Transparency’s slow march

Transparency has been something of a ‘buzz word’ in regulatory circles since the financial crisis, but it never ceases to amaze me quite how many parts of the financial services industry remain opaque.

In numerous conversations over the past few weeks, transparency has come up time and time again.

The scandal over Barclays LX is perhaps the most prominent example of where a lack of transparency has hurt not only investors, but the reputation of the industry. With the public already concerned over the role of high-frequency trading (HFT) in fixing markets against the interests of investors, the news that a major global investment bank is accused of covering up the extent of HFT on its trading venue is unlikely to win the industry any sympathy.

Unfortunately, it seems this reluctance to be transparent is endemic among the sell-side despite the many regulatory initiatives to the contrary since the financial crisis. Brokers have been content to be highly selective with the information they give to their buy-side clients and while this is beginning to change, it is largely due to institutional investors having to be more thorough in their efforts to extract information, rather than a change in sell-side culture.

Some regulators in the US are now calling for increased dark pool transparency to ensure investors really do understand what they’re being exposed to, but should it really have to be this way? The buy-side has been on a long journey in recent years to better understand how their orders are being handled and what kind of flow they’ve been exposed to along the way.

There has been ample opportunity for the sell-side to help with this, but an inability to act means the industry as a whole is likely to face much stricter rules and oversight than might have been the case if it had self-regulated and got rid of unnecessarily opaque structures beforehand.

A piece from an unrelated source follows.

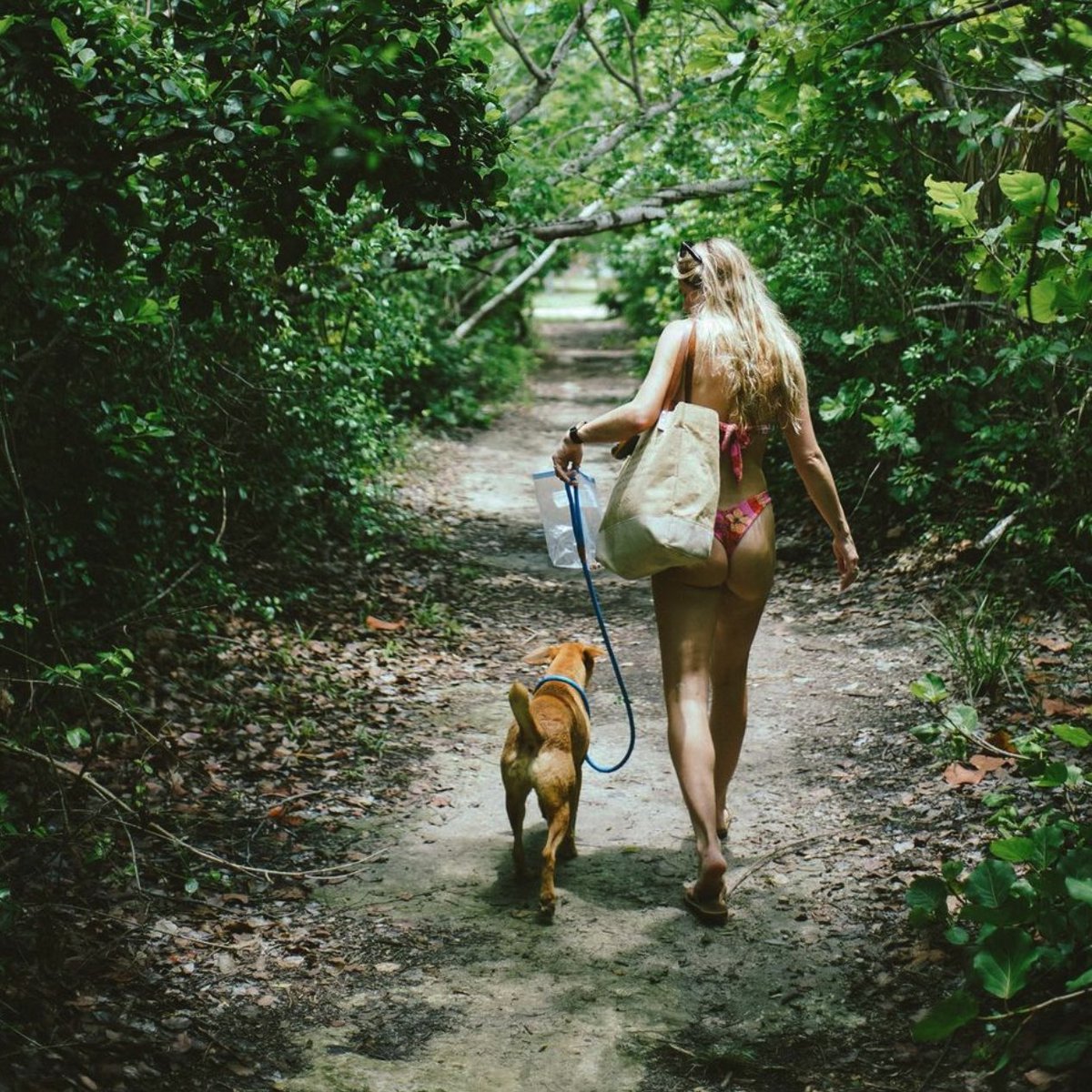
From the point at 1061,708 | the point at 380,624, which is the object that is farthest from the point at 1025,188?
the point at 380,624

Of course, the buy-side must be mindful of its own obligations to improve transparency. Moves to unbundle the cost of research and execution commissions by regulators in the UK and Europe will ultimately make the investment process more transparent for end investors.

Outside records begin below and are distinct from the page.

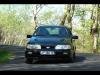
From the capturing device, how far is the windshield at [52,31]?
13.0m

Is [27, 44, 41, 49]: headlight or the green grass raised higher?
the green grass

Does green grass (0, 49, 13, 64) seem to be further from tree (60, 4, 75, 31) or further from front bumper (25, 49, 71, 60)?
tree (60, 4, 75, 31)

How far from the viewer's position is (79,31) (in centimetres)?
4531

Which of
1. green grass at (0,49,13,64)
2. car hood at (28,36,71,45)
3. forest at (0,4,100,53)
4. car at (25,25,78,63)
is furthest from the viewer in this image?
forest at (0,4,100,53)

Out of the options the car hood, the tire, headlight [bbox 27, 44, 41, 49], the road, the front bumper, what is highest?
the car hood

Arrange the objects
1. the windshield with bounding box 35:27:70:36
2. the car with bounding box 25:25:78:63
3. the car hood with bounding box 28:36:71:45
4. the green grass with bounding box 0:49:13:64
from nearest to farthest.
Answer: the green grass with bounding box 0:49:13:64, the car with bounding box 25:25:78:63, the car hood with bounding box 28:36:71:45, the windshield with bounding box 35:27:70:36

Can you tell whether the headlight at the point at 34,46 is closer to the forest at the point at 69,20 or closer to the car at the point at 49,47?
the car at the point at 49,47

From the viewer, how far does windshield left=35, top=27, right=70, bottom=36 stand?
13047 mm

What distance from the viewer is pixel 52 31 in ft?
43.1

Though there is certainly a convenience factor in the old bundled payments model, it failed to give investors a real sense of what the true costs of asset management were and in many cases left them worse off through overpaying for research.

The transparency buzz is rapidly becoming a hard reality for the industry. While some have tried to resist, regulators are determined to change things. Perhaps even more important for the buy-side is that end investors are scrutinising transparency issues more than ever and is where asset managers’ loyalties ultimately lie.